As the largest Islamic center in Washington, serving more than 5,500 families, the Redmond-based Muslim Association of Puget Sound (MAPS) has invested in humanitarian services for members and the wider community. In the first months of the pandemic, MAPS spent more than $150,000 to cover groceries, rental assistance and utility bills, said the organization’s Executive Director of American Muslim Empowerment Network, Aneelah Afzali. Additionally, MAPS has launched telehealth and virtual legal clinics for its members.

In light of the state’s eviction moratorium, MAPS has pivoted its focus to offering free iftar meals from local businesses such as Café Bollywood and Burger N Gyros to upward of 150 people in the center’s parking lot. As the staff fast during Ramadan, they also serve lunches twice a week to people experiencing homelessness and service providers.


MAPS has offered its services to members and the community at large through private donations and a $25,000 grant from the Seattle Foundation’s COVID-19 Response Fund. The organization also recently received a grant from the local Church of Jesus Christ of Latter-day Saints for 33,000 pounds of nonperishable food such as flour, lentils and oil, which helped it distribute more than 2,000 boxes of food to anyone in need last month.

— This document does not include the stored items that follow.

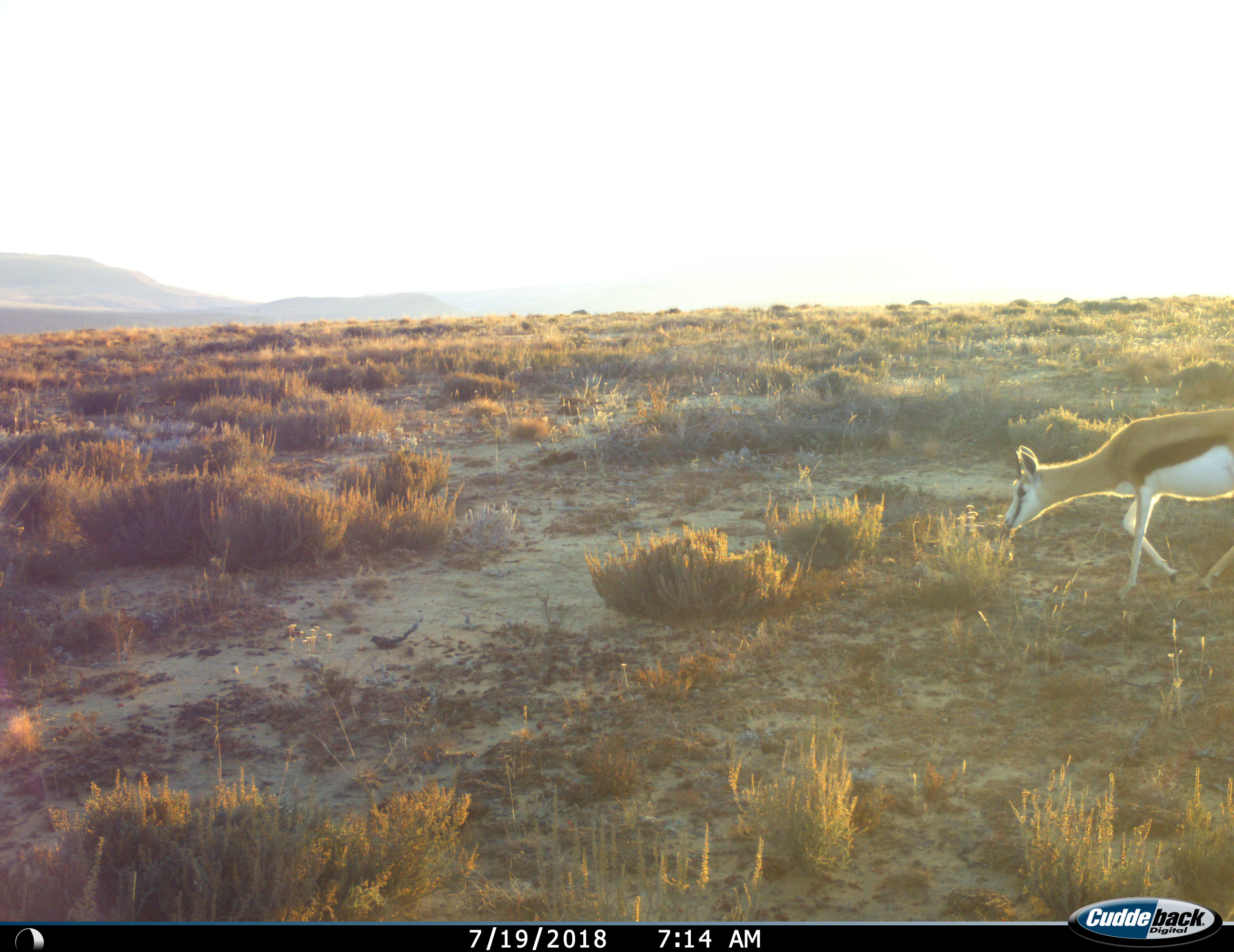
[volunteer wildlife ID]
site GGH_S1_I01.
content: unidentified animal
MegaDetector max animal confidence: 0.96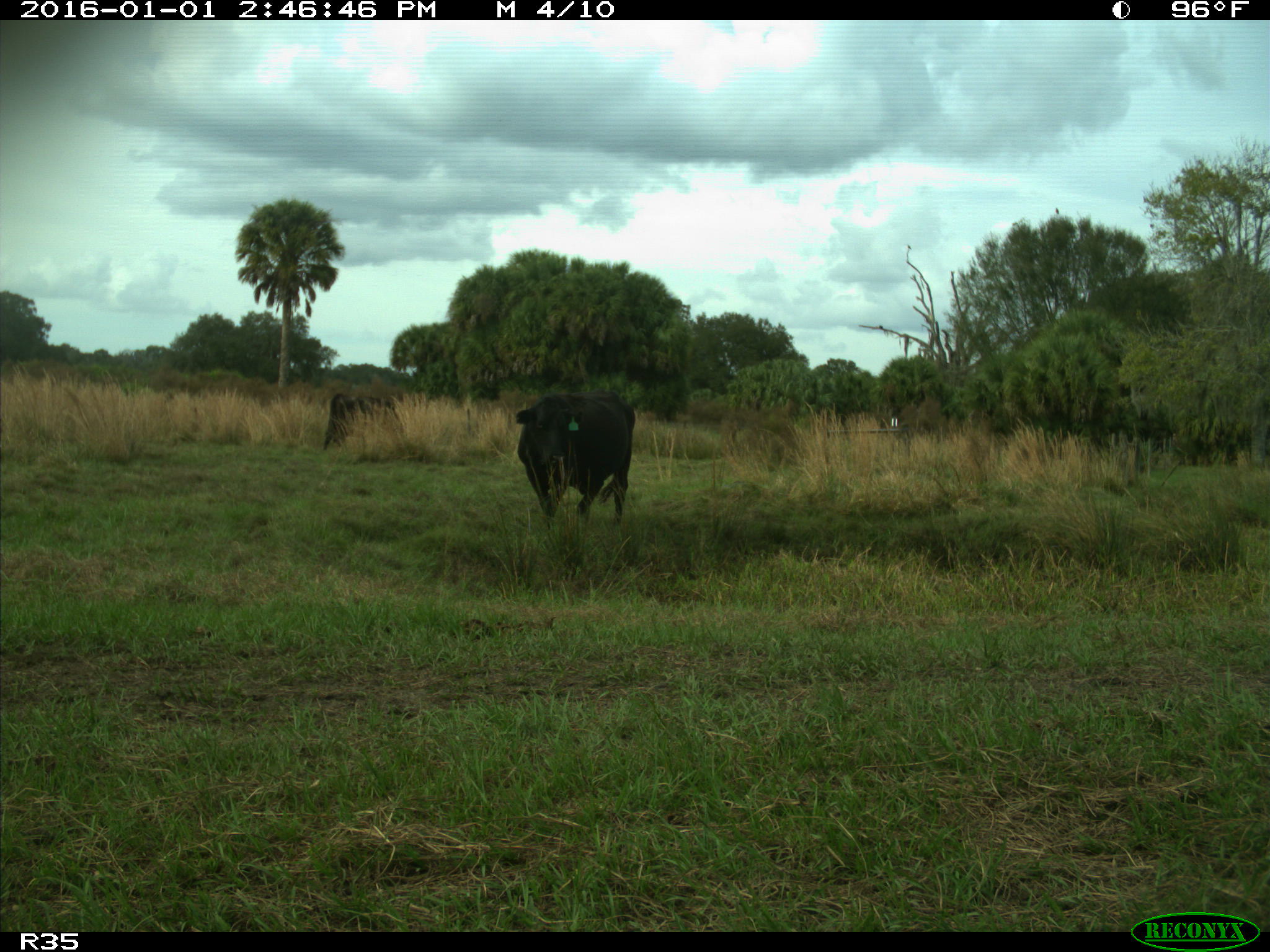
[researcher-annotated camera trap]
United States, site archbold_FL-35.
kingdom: Animalia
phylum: Chordata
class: Mammalia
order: Artiodactyla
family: Bovidae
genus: Bos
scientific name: Bos taurus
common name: domestic cow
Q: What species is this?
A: Bos taurus (domestic cow).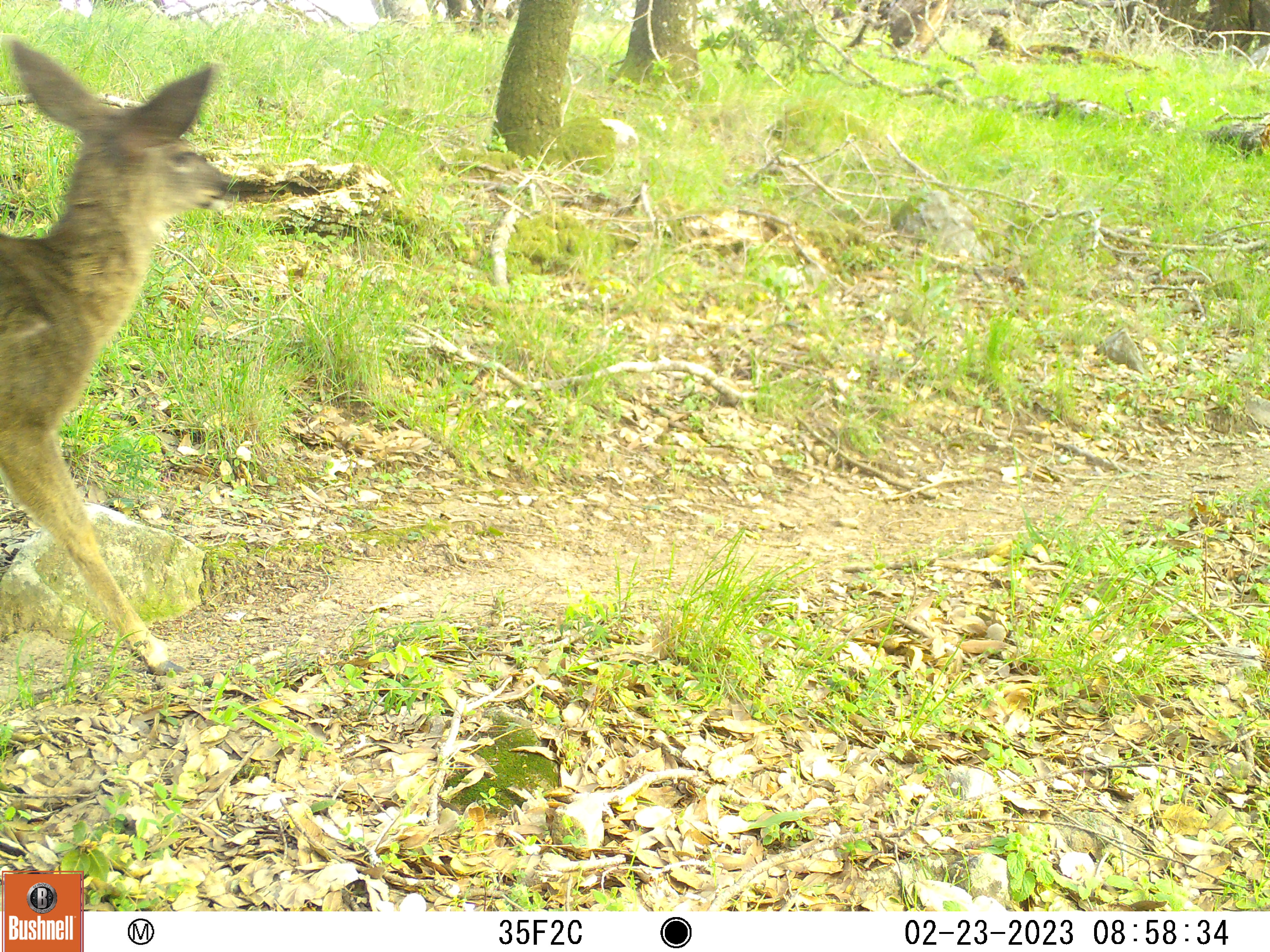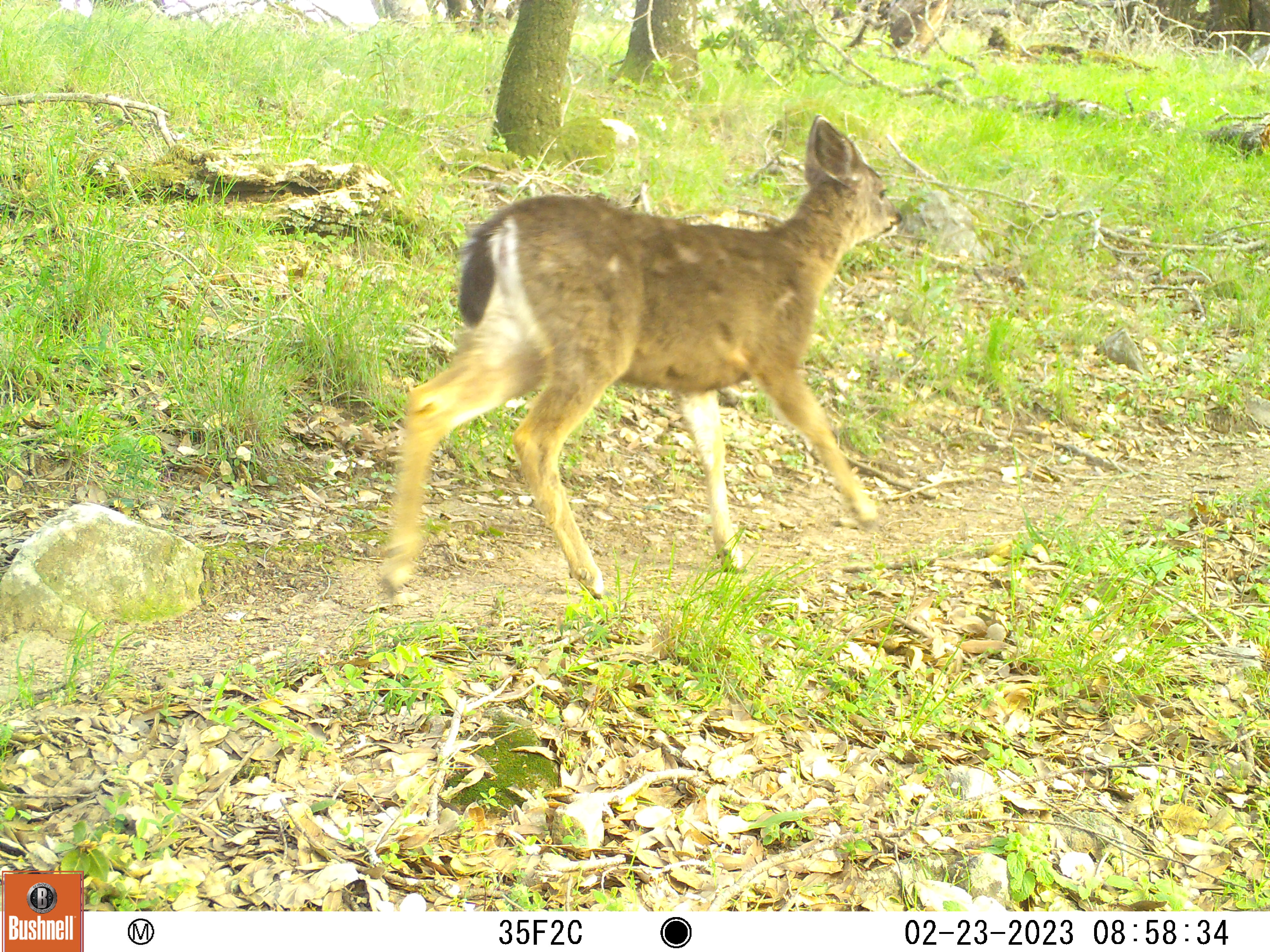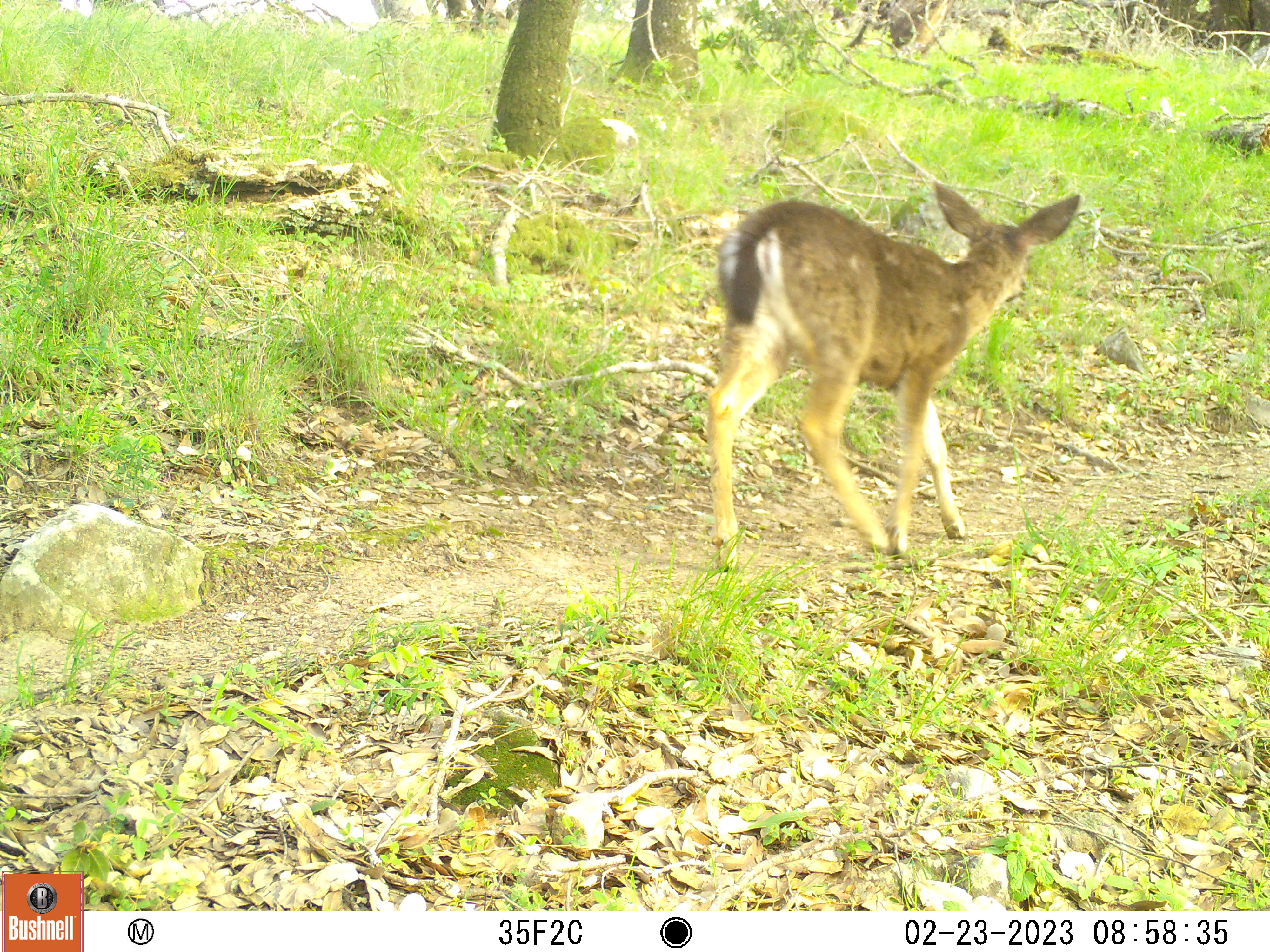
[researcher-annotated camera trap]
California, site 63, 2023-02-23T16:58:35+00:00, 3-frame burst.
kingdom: Animalia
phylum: Chordata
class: Mammalia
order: Artiodactyla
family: Cervidae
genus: Odocoileus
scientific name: Odocoileus hemionus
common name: mule deer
Mule deer (Odocoileus hemionus).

Classes, lectures and prayers have moved to online platforms, where nightly livestreamed feeds show a few men kneeling in prayer and spaced 6 feet apart in the once-full mosque.

Nickhath Sheriff, the founder and CEO of MAPS’ humanitarian program Muslim Community Resource Center, said she feels blessed to have a peaceful time with her family of six instead of being overwhelmed with the hustle and bustle of life. For Ramadan, her three children ages 17 to 26 came home to Sammamish, where they take turns cooking and pray together every night. But it’s not the same. Sheriff misses exchanging iftar food with her friends and praying with her community.

Sheriff’s family has held a large Eid al-Fitr — the festival that concludes Ramadan — with 300 people at her lakeview home for many years. She would fill the home with lights, and dozens of men would pray on the lawn while the women did so in the house.

“It will not be the same this year. We will be having the decorations and I will be cooking festive dishes, but we will be missing our friends and community,” said Sheriff. “They will be in our hearts and prayers.”